Analysis: Clinton eyes U.N. post
By ROLAND FLAMINI, UPI Chief International Correspondent
WASHINGTON, Oct. 20 (UPI) -- Former U.S. President Bill Clinton has set his sights on becoming U.N. secretary-general. A Clinton insider and a senior U.N. source have told United Press International the 56-year-old former president would like to be named leader of the world body when Kofi Annan's term ends early in 2006.
"He definitely wants to do it," the Clinton insider said this week.

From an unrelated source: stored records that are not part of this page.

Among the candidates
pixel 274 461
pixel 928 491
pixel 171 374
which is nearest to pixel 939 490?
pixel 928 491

A Clinton candidacy is likely to receive overwhelming support from U.N. member states, particularly the Third World. Diplomats in Washington say Clinton would galvanize the United Nations and give an enormous boost to its prestige. But the former president's hopes hang on a crucial question that will not be addressed until after the presidential elections: can he get the support of the U.S. government -- a prerequisite for nomination?
The political wisdom is that a second George W. Bush presidency would cut him off at the pass. The notion of Clinton looming large in the international arena from "the glass tower" in New York would be intolerable to the Bush White House. If Democratic candidate, Sen. John Kerry, D-Mass., wins on Nov. 2 the prospect of Clinton as secretary-general won't exactly be welcome either, but Kerry would find it much harder -- if not impossible -- to go against it.

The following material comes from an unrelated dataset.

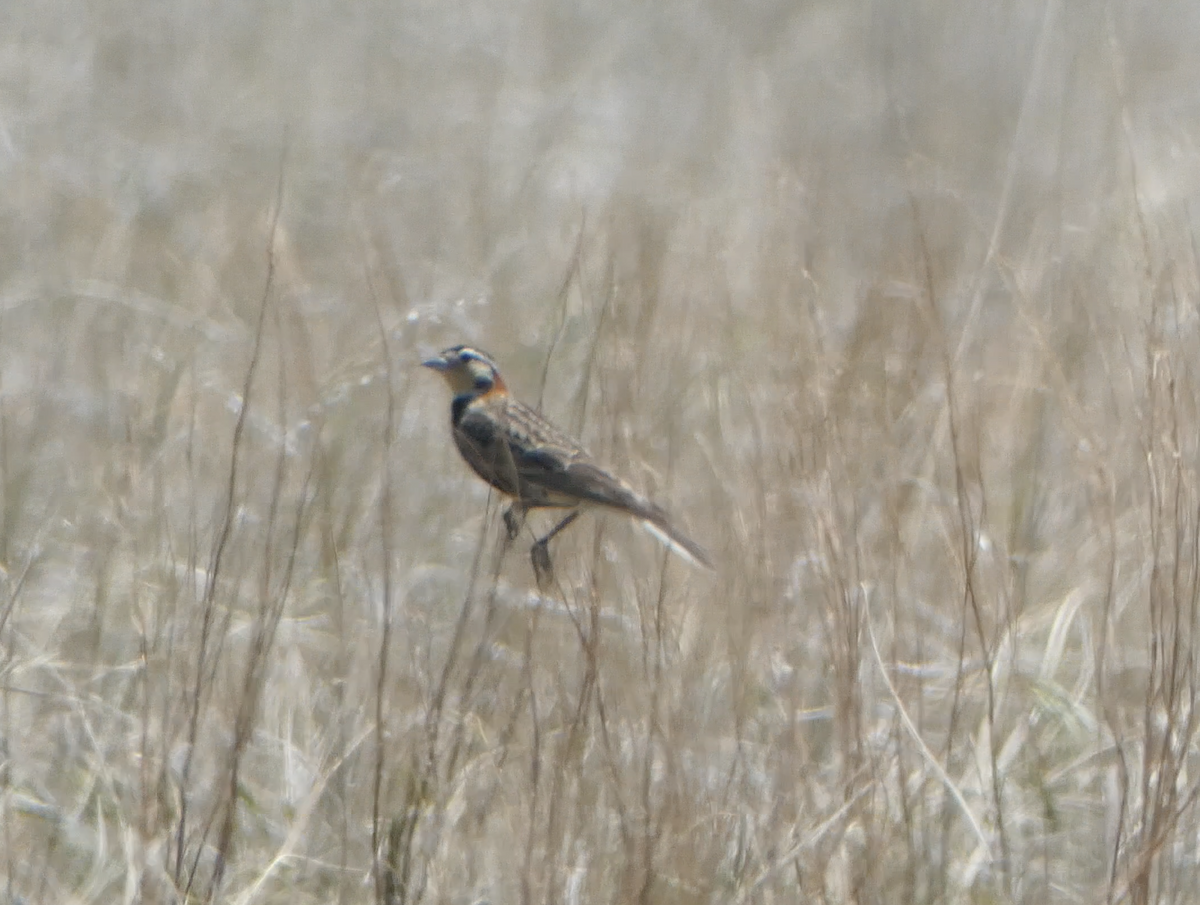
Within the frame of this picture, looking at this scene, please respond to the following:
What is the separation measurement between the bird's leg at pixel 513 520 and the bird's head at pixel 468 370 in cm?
94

After a Middle East U.N. Secretary General (Boutros Boutros Ghali) and an African (Kofi Annan) it is generally considered Asia's turn to fill the post, U.N. experts say. No announcement has been made, but behind the scenes China is already pushing the candidacy of Thai Foreign Minister Surakiart Sathirathai, who also seems to have U.S. support. If Clinton does emerge as a candidate, however, China would most likely shift its support, the experts say.